To our knowledge, this is the first single-center retrospective study to compare SA and surgery with three different types of postoperative adjuvant therapy for patients with pN+ ESCC. The results showed that adjuvant therapy—either POCT, PORT, or POCRT—significantly increased OS and DFS compared with SA. Furthermore, PORT and POCRT reduced LR, although POCT had no impact on LR. Thus, adjuvant therapy should be recommended for these patients. Because survival was highest in the POCRT group, patients should receive POCRT if it can be tolerated.

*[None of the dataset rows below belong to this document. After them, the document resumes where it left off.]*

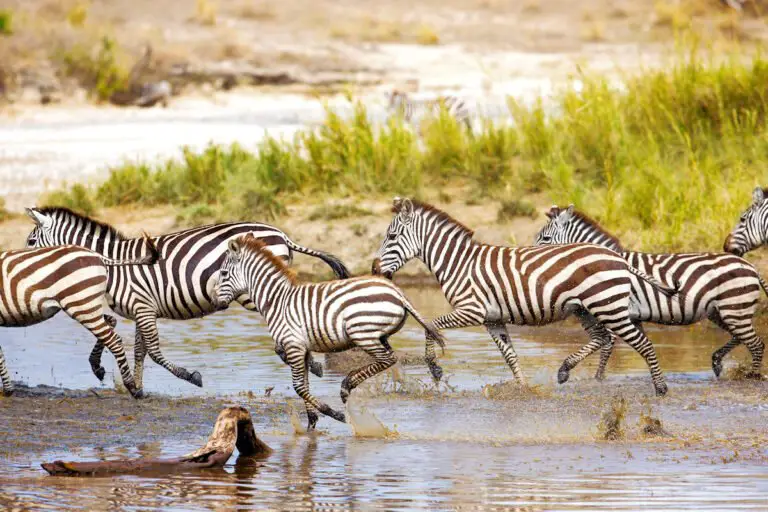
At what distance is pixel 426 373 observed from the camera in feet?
35.2

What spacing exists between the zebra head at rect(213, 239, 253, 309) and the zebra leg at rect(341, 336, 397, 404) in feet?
3.16

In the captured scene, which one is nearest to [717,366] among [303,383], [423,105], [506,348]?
[506,348]

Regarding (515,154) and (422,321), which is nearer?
(422,321)

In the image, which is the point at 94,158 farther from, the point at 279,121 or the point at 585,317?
the point at 585,317

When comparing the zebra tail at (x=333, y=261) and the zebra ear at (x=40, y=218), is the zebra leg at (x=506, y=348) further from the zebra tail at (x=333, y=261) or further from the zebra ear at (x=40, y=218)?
the zebra ear at (x=40, y=218)

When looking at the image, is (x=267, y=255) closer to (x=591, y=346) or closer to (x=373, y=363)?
(x=373, y=363)

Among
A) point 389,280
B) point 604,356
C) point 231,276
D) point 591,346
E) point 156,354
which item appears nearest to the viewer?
point 389,280

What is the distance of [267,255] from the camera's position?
30.4ft

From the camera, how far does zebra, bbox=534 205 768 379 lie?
33.2 ft

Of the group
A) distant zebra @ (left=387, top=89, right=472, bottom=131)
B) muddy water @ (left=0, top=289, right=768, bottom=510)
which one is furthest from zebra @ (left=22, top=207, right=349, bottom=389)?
distant zebra @ (left=387, top=89, right=472, bottom=131)

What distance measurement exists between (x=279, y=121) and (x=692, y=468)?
15234 mm

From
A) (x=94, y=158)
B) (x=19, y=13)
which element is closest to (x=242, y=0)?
→ (x=19, y=13)

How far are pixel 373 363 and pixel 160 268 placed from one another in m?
1.99

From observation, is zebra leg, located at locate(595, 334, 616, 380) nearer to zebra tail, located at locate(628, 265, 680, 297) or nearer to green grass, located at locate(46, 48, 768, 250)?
zebra tail, located at locate(628, 265, 680, 297)
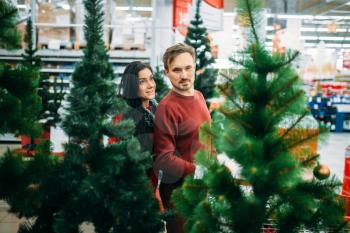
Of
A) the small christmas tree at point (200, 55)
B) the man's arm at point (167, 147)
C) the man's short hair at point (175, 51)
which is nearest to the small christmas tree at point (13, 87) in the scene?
the man's arm at point (167, 147)

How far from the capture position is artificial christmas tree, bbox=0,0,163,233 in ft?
5.20

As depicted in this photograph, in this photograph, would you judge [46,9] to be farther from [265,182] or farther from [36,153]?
[265,182]

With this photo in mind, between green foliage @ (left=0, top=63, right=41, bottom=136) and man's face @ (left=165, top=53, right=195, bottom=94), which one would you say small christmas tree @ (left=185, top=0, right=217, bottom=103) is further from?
green foliage @ (left=0, top=63, right=41, bottom=136)

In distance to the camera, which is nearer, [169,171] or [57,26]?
[169,171]

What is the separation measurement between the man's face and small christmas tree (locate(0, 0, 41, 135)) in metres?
0.65

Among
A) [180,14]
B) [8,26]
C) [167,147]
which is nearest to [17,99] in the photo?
[8,26]

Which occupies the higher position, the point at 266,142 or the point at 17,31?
the point at 17,31

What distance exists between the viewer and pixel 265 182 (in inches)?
49.4

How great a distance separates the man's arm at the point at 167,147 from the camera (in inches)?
77.3

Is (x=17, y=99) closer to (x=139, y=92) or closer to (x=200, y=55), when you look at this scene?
(x=139, y=92)

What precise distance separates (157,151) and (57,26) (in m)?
7.58

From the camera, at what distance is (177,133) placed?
2.07 metres

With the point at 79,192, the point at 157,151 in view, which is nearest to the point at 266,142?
the point at 79,192

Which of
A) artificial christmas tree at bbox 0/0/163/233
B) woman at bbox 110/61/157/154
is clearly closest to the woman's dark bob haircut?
woman at bbox 110/61/157/154
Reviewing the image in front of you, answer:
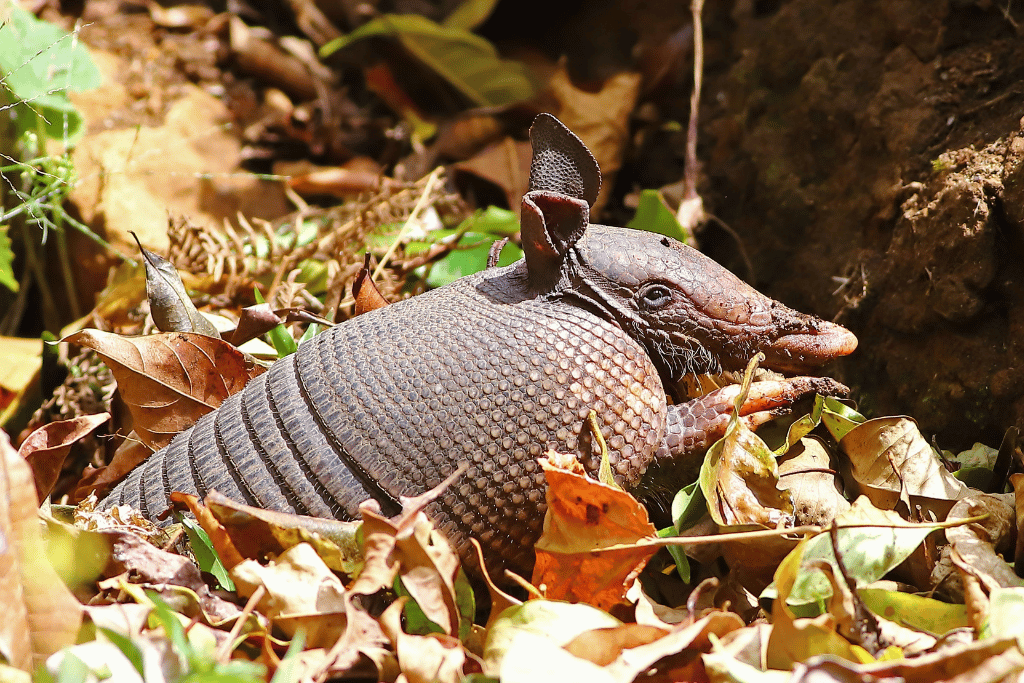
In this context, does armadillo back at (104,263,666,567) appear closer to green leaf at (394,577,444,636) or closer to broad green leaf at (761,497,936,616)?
green leaf at (394,577,444,636)

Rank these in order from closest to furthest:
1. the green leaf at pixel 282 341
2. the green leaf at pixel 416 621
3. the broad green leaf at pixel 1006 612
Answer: the broad green leaf at pixel 1006 612
the green leaf at pixel 416 621
the green leaf at pixel 282 341

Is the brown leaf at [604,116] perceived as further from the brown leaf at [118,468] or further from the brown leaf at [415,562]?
the brown leaf at [415,562]

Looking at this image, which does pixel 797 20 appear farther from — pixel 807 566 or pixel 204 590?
pixel 204 590

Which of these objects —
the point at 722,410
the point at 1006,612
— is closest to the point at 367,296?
the point at 722,410

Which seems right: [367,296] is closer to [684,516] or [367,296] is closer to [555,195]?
[555,195]

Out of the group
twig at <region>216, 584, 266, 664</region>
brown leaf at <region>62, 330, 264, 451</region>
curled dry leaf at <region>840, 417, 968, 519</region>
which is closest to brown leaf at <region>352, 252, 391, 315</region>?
brown leaf at <region>62, 330, 264, 451</region>

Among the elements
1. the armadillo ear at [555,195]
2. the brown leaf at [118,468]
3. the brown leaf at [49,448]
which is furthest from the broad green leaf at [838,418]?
the brown leaf at [49,448]

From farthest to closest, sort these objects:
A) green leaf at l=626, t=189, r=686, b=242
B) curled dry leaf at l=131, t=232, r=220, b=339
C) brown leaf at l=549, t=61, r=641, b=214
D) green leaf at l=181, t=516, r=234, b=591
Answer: brown leaf at l=549, t=61, r=641, b=214 < green leaf at l=626, t=189, r=686, b=242 < curled dry leaf at l=131, t=232, r=220, b=339 < green leaf at l=181, t=516, r=234, b=591
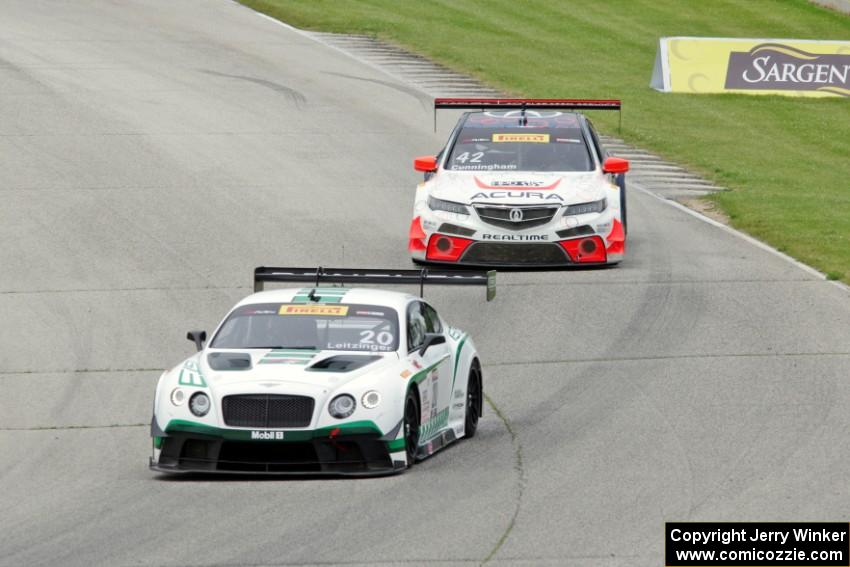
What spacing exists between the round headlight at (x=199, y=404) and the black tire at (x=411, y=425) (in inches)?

This study has several limitations. First, because this was a retrospective single-center study, the possibility of selection bias cannot be excluded. Second, the current NCCN guidelines recommend neoadjuvant therapy for node-positive ESCC. But in China, many ESCC patients select surgery first, and this regimen is also recommended by the Chinese guidelines. Based on the surgeon’s recommendation and each patient’s physical and financial status, postoperative adjuvant therapy was not performed in all patients. Our results showed that acceptance of adjuvant therapy was greater in patients who were younger than 60 years old, had 12 or more resected LNs, and had stage pT3, or TNM stage IIIa/b (Table 1). Because this was a retrospective study, some patient details were not available for analysis. Additionally, there were differences in the individual dosages and targets of PORT, the schemes and number of cycles of POCT, and the percentages of patients who received PORT and/or POCT. We did not analyze these detailed differences. However, our multivariate Cox analysis indicated that adjuvant therapy was significantly and independently associated with improved OS, DFS, and LR. A third limitation is that we did not consider the impact of different surgical approaches; previous research indicated that the surgical approach may affect the survival rate of patients with pN+ ESCC [30, 31]. Finally, factors such as gender, TNM stage, and the number and presence of dissected LNs can also influence OS and DFS, but we did not analyze these variables. However, our subgroup analysis showed that regardless of the number of dissected LNs, adjuvant therapy improved OS, DFS, and LR (data not shown). Conducting randomized controlled trials that examine the impact of POCT and/or PORT on survival of patients with pN+ ESCC is difficult in our institution and in China generally. We therefore believe that studies of large samples from one or more high-volume institutions, such as ours, provide valuable new information.

5. Conclusions

In conclusion, we found that the long-term survival of patients with pN+ ESCC after R0 resection remains poor. However, our single-center retrospective study of these patients showed that after surgery (mainly through the left thoracic approach), postoperative adjuvant therapy—either POCT, PORT, or POCRT—significantly improved OS and DFS, and POCRT improved OS and DFS compared with POCT. Furthermore, PORT and POCRT reduced LR, but POCT had no impact on LR. These results indicate that adjuvant therapy—either POCT, PORT, or POCRT—should be strongly considered for patients with pN+ ESCC after R0 resection and that POCRT is preferred if the patient can tolerate it.

Data Availability

The datasets used and/or analyzed during the current study are available from the corresponding author on reasonable request.

Conflicts of Interest

The authors declare that there is no conflict of interest regarding the publication of this paper.